Introductie van driftreducerende maatregelen voor niet tot de doelsoorten behorende geleedpotigen/insecten en niet doelwitplanten

04/09/2015

Voortaan zullen driftreducerende maatregelen worden opgelegd om niet tot de doelsoorten behorende geleedpotigen/insecten en niet doelwitplanten die zich buiten het behandelde veld bevinden te beschermen tegen de effecten van gewasbeschermingsmiddelen.

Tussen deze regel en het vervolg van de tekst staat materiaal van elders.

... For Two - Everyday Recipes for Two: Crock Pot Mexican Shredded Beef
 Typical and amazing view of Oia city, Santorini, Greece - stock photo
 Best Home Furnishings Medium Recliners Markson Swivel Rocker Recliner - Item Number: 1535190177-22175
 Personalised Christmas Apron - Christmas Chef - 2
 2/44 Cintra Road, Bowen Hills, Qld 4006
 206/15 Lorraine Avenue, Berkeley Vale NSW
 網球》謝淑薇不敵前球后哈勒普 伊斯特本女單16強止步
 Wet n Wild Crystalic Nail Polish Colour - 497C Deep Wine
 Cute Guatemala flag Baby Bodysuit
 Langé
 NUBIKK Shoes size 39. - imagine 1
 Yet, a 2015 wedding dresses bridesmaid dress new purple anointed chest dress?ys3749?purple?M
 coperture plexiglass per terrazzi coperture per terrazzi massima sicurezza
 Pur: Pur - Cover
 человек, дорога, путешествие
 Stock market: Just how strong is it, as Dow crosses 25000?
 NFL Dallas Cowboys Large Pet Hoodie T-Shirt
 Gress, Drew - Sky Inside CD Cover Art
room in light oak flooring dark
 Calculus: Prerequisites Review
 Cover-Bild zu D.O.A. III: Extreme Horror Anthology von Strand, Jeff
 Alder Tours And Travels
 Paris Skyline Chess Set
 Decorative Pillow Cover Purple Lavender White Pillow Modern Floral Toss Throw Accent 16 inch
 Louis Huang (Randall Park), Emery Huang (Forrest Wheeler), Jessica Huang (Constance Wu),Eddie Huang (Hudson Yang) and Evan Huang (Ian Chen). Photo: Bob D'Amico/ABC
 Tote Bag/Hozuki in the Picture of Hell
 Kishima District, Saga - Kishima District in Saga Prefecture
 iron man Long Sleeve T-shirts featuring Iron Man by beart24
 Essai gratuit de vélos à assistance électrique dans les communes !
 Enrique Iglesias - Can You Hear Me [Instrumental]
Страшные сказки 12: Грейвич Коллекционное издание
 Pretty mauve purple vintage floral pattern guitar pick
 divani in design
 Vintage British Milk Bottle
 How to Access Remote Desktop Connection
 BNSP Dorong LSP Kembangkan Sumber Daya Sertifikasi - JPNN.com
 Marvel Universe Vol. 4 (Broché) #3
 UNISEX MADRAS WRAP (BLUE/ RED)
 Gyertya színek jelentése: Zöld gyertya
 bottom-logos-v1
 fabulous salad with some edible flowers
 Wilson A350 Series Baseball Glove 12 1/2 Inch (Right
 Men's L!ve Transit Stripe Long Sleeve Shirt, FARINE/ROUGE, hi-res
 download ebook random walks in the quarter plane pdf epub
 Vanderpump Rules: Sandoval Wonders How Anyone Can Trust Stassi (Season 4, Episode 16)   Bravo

Als het gebruikte middel negatieve effecten uitoefent op deze organismen, zal het gebruik van driftreducerende doppen worden voorgeschreven om de drift zoveel als nodig te beperken. Deze driftreducerende doppen moeten worden gebruikt op alle randen van het veld, dit in tegenstelling tot de driftreducerende maatregelen voor de bescherming van waterorganismen (doppen + bufferzone) die alleen langs oppervlaktewater moeten worden toegepast.

Op de toelatingsakte zal de overeenkomstige bufferzone voor waterorganismen worden vermeld die moet worden aangehouden met gebruikmaking van dezelfde driftreducerende doppen als voor de bescherming van niet tot de doelsoorten behorende geleedpotigen/insecten en niet doelwitplanten. Zoals reeds het geval was, staat het de gebruiker vrij om deze bufferzone aan te passen aan de gebruikte spuitdoppen, zolang de minimale voorgeschreven driftreductie maar wordt gehaald (zie conversietabellen voor veldspuiten en boomgaardspuiten).

Momenteel is deze maatregel maar voor een heel beperkt aantal gewasbeschermingsmiddelen van kracht. Landbouwers en andere gebruikers worden gevraagd deze driftreductie nauwgezet toe te passen en hiertoe het etiket na te kijken.